Quinn Cook, who normally doesn’t get the green light late in games, missed a three-pointer with 42 seconds left. With 13 seconds left, Stephen Curry missed a floater that would have put Golden State up by one. Then after the Rockets’ Trevor Ariza missed a free throw, the Warriors got possession only to have Eric Gordon steal the ball away from Draymond Green – ultimately sealing the game for Houston.

Despite the loss and facing elimination, Warriors head coach Steve Kerr said he wasn’t worried.

Golden State Warriors forward Kevin Durant reacts in the final seconds of the team's 98-94 loss to the Houston Rockets in Game 5 of the NBA basketball playoffs Western Conference finals in Houston, Thursday, May 24, 2018. (AP Photo/David J. Phillip)

Golden State Warriors forward Kevin Durant reacts in the final seconds of the team's 98-94 loss to the Houston Rockets in Game 5 of the NBA basketball playoffs Western Conference finals in Houston.  (Associated Press)

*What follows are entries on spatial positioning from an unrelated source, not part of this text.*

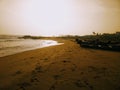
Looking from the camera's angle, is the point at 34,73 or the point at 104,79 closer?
the point at 104,79

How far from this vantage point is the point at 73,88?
3939 millimetres

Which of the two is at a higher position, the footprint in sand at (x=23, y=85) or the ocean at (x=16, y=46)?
the footprint in sand at (x=23, y=85)

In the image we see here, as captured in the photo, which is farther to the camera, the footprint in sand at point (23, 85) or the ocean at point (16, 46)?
the ocean at point (16, 46)

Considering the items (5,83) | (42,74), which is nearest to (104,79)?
(42,74)

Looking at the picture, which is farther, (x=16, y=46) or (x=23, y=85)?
(x=16, y=46)

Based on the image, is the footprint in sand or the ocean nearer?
the footprint in sand

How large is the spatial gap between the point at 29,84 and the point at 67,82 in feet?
3.88

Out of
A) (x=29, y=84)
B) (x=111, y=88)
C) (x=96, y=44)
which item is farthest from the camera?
(x=96, y=44)

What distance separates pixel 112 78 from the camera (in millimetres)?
4660

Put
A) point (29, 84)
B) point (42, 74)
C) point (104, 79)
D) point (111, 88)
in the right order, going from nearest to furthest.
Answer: point (111, 88)
point (29, 84)
point (104, 79)
point (42, 74)

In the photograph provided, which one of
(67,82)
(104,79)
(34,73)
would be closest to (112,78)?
(104,79)

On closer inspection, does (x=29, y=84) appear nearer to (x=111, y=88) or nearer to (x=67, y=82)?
(x=67, y=82)

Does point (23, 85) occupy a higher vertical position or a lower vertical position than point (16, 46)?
higher

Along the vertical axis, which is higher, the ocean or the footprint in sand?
the footprint in sand
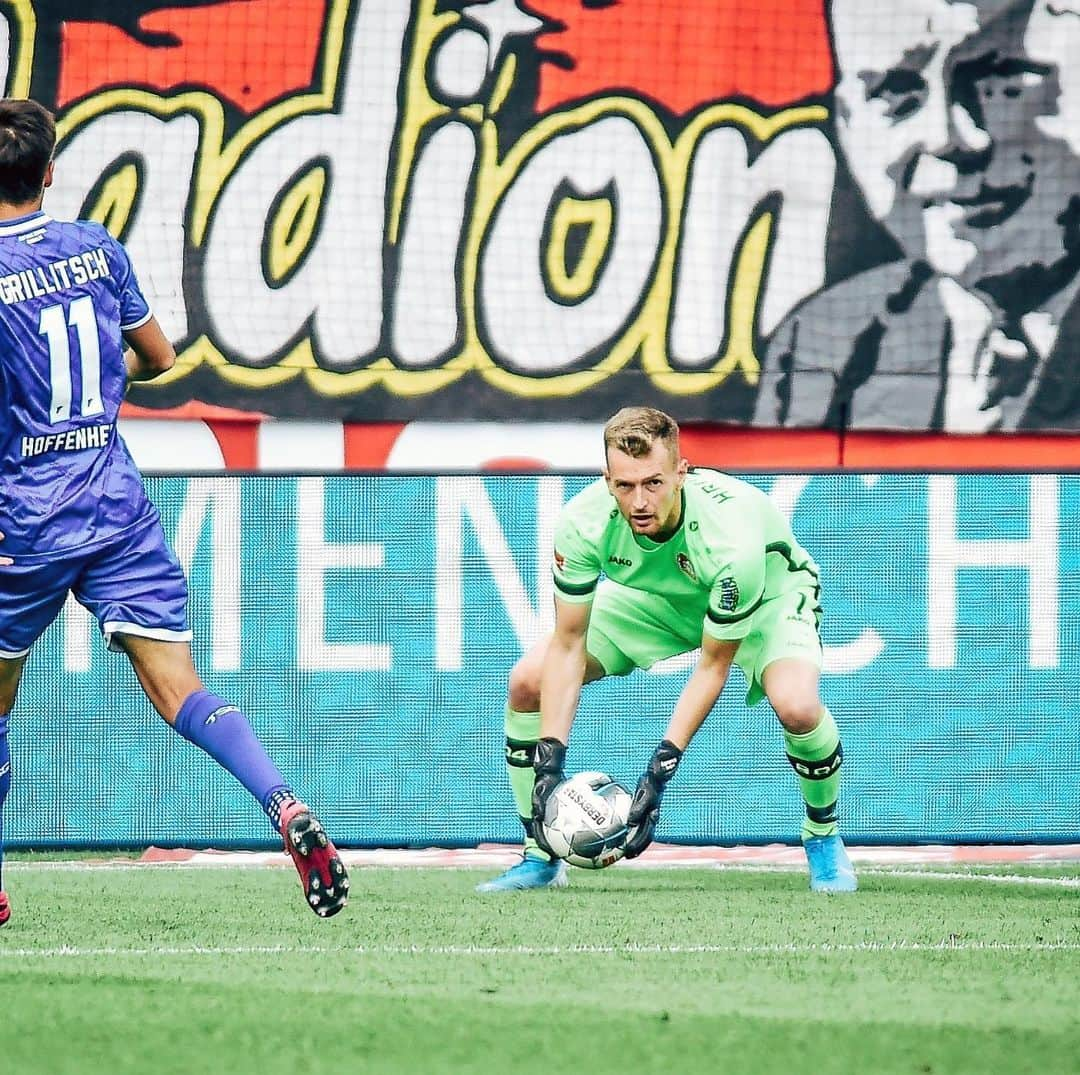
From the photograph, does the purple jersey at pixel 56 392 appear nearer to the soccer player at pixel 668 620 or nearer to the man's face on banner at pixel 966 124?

“I feel great about where we are right now,” Kerr told reporters at the end of the game, according to ESPN. “That may sound crazy, but I feel it. I know exactly what I'm seeing out there, and we defended them beautifully tonight. We got everything we needed. Just too many turnovers, too many reaches, and if we settle down a little bit, we're going to be in really good shape.”

Curry added that he was excited to go back home for Game 6.

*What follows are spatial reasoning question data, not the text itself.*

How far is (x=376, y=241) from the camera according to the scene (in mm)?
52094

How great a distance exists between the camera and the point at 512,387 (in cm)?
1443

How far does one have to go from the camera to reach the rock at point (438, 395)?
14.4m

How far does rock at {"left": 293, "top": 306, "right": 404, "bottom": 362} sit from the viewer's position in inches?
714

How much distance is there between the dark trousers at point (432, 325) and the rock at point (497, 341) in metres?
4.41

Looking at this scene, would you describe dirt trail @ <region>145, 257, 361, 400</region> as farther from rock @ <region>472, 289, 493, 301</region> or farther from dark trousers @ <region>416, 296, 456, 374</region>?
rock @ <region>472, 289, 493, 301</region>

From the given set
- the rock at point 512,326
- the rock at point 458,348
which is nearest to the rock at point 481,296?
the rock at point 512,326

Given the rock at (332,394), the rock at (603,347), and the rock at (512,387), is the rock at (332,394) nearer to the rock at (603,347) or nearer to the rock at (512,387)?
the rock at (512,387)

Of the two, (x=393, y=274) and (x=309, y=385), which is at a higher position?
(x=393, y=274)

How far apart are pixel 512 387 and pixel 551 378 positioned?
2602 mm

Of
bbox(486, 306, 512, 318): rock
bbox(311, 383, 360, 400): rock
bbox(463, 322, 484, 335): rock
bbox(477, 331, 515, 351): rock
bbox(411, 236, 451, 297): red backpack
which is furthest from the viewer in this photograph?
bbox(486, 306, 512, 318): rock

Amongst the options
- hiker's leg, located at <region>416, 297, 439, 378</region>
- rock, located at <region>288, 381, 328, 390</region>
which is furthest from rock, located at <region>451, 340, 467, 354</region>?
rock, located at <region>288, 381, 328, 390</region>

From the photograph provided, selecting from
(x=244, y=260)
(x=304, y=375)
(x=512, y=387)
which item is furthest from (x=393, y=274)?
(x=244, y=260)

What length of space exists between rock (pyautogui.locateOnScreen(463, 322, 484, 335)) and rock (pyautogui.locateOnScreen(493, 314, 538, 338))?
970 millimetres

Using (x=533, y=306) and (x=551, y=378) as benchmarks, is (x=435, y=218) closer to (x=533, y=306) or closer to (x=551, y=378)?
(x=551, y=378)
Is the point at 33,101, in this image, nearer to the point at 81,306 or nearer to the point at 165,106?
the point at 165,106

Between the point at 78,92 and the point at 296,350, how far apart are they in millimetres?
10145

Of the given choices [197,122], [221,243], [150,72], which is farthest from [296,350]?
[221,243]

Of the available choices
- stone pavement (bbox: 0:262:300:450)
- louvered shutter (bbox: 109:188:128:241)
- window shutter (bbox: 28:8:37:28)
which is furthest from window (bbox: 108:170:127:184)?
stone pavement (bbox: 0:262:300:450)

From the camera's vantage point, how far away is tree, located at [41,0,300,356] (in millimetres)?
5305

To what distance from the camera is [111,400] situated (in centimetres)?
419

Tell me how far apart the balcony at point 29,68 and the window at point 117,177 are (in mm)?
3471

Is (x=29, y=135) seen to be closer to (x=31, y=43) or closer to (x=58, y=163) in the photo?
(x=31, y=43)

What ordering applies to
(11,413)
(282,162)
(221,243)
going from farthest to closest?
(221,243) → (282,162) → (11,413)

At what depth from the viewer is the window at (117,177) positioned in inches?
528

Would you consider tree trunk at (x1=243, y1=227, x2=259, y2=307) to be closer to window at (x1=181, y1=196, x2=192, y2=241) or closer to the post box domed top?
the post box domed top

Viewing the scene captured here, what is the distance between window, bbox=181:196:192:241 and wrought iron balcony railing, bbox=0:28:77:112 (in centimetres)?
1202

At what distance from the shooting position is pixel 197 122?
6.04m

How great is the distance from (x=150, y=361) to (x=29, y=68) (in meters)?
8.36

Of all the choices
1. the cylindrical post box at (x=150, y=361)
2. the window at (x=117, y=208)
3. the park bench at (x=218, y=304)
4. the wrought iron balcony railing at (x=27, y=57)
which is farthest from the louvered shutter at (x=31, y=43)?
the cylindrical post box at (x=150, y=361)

“Because I think the way we've played the last two games, we've played good enough to win and just haven't gotten the job done,” he said. “So, going home Game 6, the way we played tonight, if we can repeat that, take care of turnovers, just stay mentally locked in on the details for 48 minutes, we know we can get a win. Just with the talent we have on this team and the resiliency and what not, you know, we can get the job done.”

The Warriors have won two out of the last three NBA titles and are widely considered to be the best team in the league since the Michael Jordan-era Chicago Bulls.